Can you swap "steward" for "attendant" in the lines below and write them out again with nothing else changed?

** BEGIN Extracted material **

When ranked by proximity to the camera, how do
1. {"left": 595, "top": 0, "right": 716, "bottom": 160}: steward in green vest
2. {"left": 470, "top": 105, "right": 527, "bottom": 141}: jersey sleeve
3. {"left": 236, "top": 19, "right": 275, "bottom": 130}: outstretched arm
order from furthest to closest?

** END Extracted material **

> **Solution**:
When ranked by proximity to the camera, how do
1. {"left": 595, "top": 0, "right": 716, "bottom": 160}: attendant in green vest
2. {"left": 470, "top": 105, "right": 527, "bottom": 141}: jersey sleeve
3. {"left": 236, "top": 19, "right": 275, "bottom": 130}: outstretched arm
order from furthest to closest?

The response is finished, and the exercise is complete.